**Selected passage**
-=-=-=-=-
Original Cinemaniac

Black Glove Cinema- 21 Great Giallos

Recently I bought Troy Howarth’s excellent books- So Deadly, So Perverse (Volumes 1 & 2), covering 50 years of the Italian “Giallo” thriller. “Giallos” were the yellow paperbacks that signified a certain type of sexy mystery, and the movies reflected the 70s and 80s culture with groovy fashions, modern apartments, gorgeous women in peril, and a black-gloved figure menacing them.

A friend pointed out that there’s usually close ups of bottles of scotch in many of these movies and while going through the films again I was shocked at how right this was. If it’s product placement, then every Italian thriller was subsidized by J & B.

The maestro of the macabre Mario Bava is credited with ushering in these films with The Girl Who Knew Too Much (aka Evil Eye), which includes many of the tropes used in subsequent thrillers. But it was Dario Argento’s international hit-  The Bird With The Crystal Plumage, that formed the template which was copied endlessly by other Italian directors, often slipping animal and insect names into the title, like Four Flies On Grey Velvet, The Iquana With The Tongue Of Fire, Cat ‘o Nine Tails, The Bloodstained Butterfly etc.). The convoluted plots were usually rife with sex and violence. I often get an urge to re-watch these films, and now with many of them showing up remastered on Blu-ray, it’s been a pleasure wallowing in the twisty plots of this perversely enjoyable genre. Here are 21 that really rise to the top of my “Giallo” favorites:

Blood And Black Lace (Mario Bava). A mysterious, masked psycho stalks victims around a haute couture fashion salon. The director’s imaginative use of lighting and color influenced filmmakers as varied as Martin Scorsese and Tim Burton. Every frame of this film is exquisite. Just the credit sequence with color tableaus showing the stars of the film is absolutely brilliant.

The Bird With The Crystal Plumage (Dario Argento). Tony Musante plays an American author who stumbles on the scene of an attempted murder at an art gallery and saves a woman’s life. His passport is confiscated and he is unable to leave the city, so he turns amateur detective, putting himself and his beautiful girlfriend (Suzy Kendall) in jeopardy. Stylish, smart and incredibly suspenseful, with stunning visuals from cinematographer Vittorio Storaro and a haunting Ennio Morricone score. This still seems thrillingly fresh.

Black Belly Of The Tarantula (Paolo Cavara) Excellent mystery about a psychopath targeting “loose” women and using an acupuncture needle first to incapacitate them before killing them. Giancarlo Giannini (Seven Beauties) plays the conflicted policeman, unsure if he is up to the task of solving the crimes. Stefania Sandrelli (The Conformist) plays his loving wife. Expertly directed and with wonderful co-stars (Rossella Falk, Barbara Bach, Barbara Bouchet), everything just works perfectly here.
-=-=-=-=-
**Information supplied**
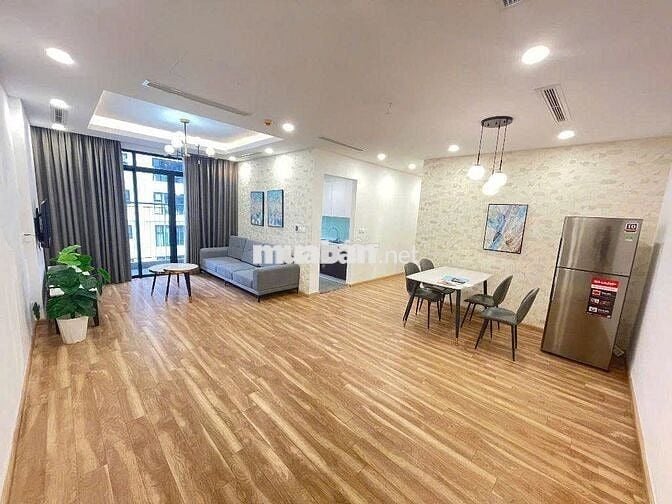 BÁN CĂN HỘ 3 PHÒNG NGỦ TẠI HÀ NỘI PARAGON CẦU GIẤY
-=-=-=-=-
**Tasks and exercises**
(1) In the giallo article, rewrite the passage between "Black Glove Cinema- 21" and "subsidized by J & B.", inclusive, changing "scotch" to "whiskey".
(2) Render this sentence from the giallo article in Spanish: "The convoluted plots were usually rife with sex and violence."

**Task solutions**
(1)
Black Glove Cinema- 21 Great Giallos

Recently I bought Troy Howarth’s excellent books- So Deadly, So Perverse (Volumes 1 & 2), covering 50 years of the Italian “Giallo” thriller. “Giallos” were the yellow paperbacks that signified a certain type of sexy mystery, and the movies reflected the 70s and 80s culture with groovy fashions, modern apartments, gorgeous women in peril, and a black-gloved figure menacing them.

A friend pointed out that there’s usually close ups of bottles of whiskey in many of these movies and while going through the films again I was shocked at how right this was. If it’s product placement, then every Italian thriller was subsidized by J & B.

(2) Las tramas enrevesadas solían estar repletas de sexo y violencia.